Der Tropfen, der das Fass für Jean Wyllys zum Überlaufen gebracht hat, war die Ermordung von Marielle Franco. Die schwarze, lesbische Politikerin wurde im März vergangenen Jahres auf offener Strasse erschossen. «Mit dieser Exekution wurde klar, dass es nicht nur darum geht, Leute einzuschüchtern und ruhig zu stellen – sondern dass es eine reale Gefahr für mein Leben gibt», sagte Wyllys, der erste offen schwul lebende Kongressabgeordnete Brasiliens, Anfang April dem Berliner «Tagesspiegel». Morddrohungen, die wachsende homofeindliche Stimmung und die stark zunehmenden gewaltsamen Übergriffe auf nicht-heterosexuelle Menschen im Zuge des hitzigen Präsidentschaftswahlkampfs 2018 hätten ihn schliesslich dazu bewogen, das Land zu verlassen, erklärte er der brasilianischen Tageszeitung «Folha de S. Paulo».

Diese Flucht ist umso schockierender angesichts der Rechte, die LGBTI*-Personen in Brasilien zugestanden werden – ganz abgesehen davon, dass homosexuelle Handlungen seit 1823 mit der Erlangung der Unabhängigkeit Brasiliens nicht mehr strafbar sind. Die lokale LGBTI*-Bewegung hat Erfolge verbuchen können, die auch in der Schweiz bisher unerreicht bleiben: Zahlreiche Bundesstaaten berücksichtigen in ihren Antidiskriminierungsgesetzen seit Jahren die sexuelle Orientierung, wobei trans und nonbinäre Personen davon in vielen Fällen ausgenommen bleiben. 2013 wurde gleichgeschlechtlichen Paaren, die sich bisher bereits als união estável eintragen lassen und Kinder adoptieren konnten, vom Obersten Gerichtshof das Recht auf Ehe zugesprochen.
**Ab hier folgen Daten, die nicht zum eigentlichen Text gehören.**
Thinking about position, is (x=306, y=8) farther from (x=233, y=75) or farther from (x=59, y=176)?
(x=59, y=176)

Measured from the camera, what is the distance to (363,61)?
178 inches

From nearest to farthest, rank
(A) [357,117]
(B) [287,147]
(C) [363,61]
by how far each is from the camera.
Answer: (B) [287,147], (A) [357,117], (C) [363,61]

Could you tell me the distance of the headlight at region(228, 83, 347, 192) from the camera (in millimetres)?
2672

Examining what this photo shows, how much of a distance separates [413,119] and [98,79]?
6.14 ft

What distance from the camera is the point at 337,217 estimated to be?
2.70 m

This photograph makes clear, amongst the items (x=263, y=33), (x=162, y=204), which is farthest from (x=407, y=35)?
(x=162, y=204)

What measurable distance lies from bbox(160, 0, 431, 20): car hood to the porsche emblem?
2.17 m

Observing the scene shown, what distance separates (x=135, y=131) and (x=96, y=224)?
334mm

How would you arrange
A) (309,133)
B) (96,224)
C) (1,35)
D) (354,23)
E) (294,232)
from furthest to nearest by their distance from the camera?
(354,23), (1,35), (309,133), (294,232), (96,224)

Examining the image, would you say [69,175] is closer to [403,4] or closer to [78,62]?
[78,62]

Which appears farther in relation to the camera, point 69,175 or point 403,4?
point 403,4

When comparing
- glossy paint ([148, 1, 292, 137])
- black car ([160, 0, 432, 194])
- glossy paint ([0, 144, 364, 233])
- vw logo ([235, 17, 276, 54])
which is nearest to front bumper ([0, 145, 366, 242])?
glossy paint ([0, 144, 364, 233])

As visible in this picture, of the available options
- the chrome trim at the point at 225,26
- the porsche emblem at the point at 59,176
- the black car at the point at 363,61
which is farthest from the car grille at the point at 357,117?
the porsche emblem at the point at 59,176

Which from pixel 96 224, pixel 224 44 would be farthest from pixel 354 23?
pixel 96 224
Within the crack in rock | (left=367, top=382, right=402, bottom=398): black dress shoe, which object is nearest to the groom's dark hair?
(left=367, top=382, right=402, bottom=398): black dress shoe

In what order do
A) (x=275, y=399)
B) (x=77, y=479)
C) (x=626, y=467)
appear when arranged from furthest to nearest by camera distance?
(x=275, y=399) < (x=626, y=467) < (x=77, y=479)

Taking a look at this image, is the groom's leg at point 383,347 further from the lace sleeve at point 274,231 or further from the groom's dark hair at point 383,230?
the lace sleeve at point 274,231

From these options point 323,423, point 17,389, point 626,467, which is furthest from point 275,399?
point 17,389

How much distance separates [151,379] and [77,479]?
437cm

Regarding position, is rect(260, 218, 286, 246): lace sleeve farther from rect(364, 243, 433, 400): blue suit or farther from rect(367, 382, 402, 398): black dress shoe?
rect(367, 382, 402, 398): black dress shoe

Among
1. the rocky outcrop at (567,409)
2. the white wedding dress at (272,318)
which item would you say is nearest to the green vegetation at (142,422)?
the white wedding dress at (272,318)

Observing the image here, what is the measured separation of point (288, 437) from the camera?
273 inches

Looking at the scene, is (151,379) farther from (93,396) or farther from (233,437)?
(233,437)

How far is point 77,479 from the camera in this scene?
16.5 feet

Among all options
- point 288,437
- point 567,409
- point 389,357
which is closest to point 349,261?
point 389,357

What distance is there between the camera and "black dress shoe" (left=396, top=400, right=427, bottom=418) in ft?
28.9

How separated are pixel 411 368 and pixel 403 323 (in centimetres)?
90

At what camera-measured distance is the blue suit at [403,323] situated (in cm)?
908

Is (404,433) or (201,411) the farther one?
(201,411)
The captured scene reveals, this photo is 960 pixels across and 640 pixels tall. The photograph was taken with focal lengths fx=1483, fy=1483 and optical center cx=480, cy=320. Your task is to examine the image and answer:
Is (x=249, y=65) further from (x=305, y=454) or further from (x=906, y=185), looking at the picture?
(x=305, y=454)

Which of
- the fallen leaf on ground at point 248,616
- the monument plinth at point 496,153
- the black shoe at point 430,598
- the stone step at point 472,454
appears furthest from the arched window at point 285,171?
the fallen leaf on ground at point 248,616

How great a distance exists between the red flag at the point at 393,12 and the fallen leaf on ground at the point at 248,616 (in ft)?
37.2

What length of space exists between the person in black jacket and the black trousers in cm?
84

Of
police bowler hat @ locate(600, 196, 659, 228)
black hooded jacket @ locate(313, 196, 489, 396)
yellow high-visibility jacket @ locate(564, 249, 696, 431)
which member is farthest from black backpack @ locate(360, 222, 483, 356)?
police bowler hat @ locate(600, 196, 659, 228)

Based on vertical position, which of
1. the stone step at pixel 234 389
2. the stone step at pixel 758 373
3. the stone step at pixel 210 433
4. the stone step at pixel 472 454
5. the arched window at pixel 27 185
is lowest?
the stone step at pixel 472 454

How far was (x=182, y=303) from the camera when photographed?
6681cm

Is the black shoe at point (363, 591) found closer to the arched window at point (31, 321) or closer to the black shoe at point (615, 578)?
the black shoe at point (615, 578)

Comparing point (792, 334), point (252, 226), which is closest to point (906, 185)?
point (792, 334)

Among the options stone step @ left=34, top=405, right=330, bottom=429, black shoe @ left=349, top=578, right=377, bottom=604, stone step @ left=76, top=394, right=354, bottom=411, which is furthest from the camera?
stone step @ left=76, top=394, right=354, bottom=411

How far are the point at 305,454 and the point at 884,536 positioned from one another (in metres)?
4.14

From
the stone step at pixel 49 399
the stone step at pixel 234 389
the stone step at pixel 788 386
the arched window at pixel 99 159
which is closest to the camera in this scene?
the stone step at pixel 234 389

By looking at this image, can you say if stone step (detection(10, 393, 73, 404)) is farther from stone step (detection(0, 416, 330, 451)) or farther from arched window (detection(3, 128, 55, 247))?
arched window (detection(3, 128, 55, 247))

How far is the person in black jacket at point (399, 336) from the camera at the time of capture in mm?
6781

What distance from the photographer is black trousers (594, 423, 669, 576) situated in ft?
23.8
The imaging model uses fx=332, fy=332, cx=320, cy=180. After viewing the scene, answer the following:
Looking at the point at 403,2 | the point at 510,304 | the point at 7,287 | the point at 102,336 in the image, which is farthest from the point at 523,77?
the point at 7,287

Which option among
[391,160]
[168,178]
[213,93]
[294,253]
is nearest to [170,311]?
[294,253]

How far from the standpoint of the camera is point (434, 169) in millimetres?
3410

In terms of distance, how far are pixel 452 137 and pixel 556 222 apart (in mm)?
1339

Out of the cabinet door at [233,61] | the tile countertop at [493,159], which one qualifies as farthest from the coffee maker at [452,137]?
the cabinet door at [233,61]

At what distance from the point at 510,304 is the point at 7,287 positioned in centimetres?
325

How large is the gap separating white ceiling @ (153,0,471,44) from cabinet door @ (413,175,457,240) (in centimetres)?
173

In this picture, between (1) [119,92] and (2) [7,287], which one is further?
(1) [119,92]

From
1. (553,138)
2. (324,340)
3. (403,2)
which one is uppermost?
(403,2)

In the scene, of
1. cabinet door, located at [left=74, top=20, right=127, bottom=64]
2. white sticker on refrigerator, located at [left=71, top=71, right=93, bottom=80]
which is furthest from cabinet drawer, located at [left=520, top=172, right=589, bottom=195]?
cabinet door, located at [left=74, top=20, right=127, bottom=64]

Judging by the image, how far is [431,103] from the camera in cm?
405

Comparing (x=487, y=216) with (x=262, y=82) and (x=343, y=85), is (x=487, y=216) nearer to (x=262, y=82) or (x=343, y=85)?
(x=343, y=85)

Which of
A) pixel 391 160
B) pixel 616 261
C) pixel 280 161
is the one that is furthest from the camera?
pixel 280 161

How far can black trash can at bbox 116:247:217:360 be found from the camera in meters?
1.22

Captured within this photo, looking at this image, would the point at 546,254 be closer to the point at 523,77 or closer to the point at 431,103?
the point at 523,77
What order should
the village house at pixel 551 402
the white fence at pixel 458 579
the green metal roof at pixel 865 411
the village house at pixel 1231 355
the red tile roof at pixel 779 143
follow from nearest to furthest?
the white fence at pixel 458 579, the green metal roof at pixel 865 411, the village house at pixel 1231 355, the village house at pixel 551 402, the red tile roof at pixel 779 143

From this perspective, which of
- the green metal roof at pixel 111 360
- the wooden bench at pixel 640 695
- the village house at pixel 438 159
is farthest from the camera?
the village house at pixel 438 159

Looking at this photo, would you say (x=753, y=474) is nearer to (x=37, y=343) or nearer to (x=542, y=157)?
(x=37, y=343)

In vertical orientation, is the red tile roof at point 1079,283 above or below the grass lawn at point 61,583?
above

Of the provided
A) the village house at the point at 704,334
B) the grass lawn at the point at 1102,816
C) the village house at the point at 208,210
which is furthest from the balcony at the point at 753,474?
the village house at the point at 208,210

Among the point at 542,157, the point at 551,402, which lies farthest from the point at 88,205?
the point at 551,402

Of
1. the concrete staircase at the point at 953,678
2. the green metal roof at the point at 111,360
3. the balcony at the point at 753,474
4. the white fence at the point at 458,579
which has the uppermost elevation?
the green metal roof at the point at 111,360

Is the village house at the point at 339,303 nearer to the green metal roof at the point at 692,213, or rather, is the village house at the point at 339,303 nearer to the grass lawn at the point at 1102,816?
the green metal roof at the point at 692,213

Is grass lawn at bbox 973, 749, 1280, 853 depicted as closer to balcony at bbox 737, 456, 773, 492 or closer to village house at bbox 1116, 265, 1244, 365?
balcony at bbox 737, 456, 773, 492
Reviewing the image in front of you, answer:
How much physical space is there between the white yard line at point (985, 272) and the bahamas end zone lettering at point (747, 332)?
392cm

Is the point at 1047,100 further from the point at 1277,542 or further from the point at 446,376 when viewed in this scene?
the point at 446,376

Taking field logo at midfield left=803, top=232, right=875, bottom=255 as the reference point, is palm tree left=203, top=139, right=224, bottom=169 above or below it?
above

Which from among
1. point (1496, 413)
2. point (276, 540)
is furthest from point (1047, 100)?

Seit 2018 wird keine Operation, Hormontherapie oder medizinische Diagnose mehr verlangt, um einen Geschlechtseintrag ändern zu können – und der Oberste Gerichtshof sollte am 23. Mai 2019 darüber entscheiden,ob Homo- und Transphobie auf nationaler Ebene kriminalisiert werden. Ob und wie dieses Urteil ausfiel, war beiRedaktionsschluss jedoch noch nicht bekannt.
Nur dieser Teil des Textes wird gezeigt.